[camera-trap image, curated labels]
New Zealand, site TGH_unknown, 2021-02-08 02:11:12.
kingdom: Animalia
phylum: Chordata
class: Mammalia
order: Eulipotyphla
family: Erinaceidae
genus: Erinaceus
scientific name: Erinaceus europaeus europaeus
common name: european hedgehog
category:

+===+

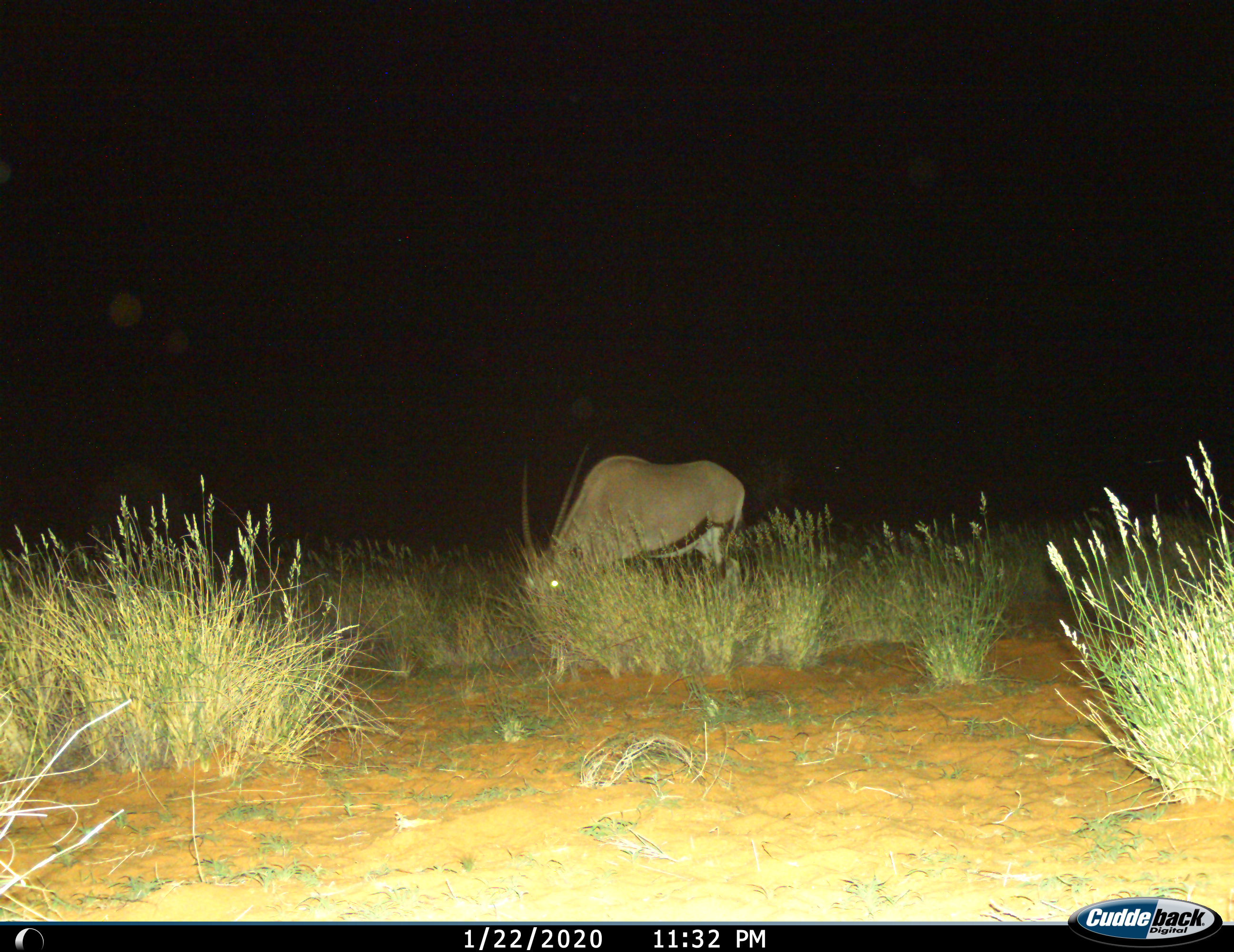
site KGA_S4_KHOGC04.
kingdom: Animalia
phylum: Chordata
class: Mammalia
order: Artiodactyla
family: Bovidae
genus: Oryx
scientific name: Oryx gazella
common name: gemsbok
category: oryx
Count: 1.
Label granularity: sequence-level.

+===+

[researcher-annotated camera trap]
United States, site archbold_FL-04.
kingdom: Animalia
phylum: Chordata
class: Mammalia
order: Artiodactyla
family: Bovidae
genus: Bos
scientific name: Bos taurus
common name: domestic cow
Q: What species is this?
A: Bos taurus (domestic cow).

+===+

• _ASSIGNMENT_: Restate word for word the lines in the material above from the one with "[researcher-annotated camera trap]" to the one with "A: Bos taurus (domestic cow)."; both of those lines count, and nothing else does.

• _RESPONSE AREA_:
[researcher-annotated camera trap]
United States, site archbold_FL-04.
kingdom: Animalia
phylum: Chordata
class: Mammalia
order: Artiodactyla
family: Bovidae
genus: Bos
scientific name: Bos taurus
common name: domestic cow
Q: What species is this?
A: Bos taurus (domestic cow).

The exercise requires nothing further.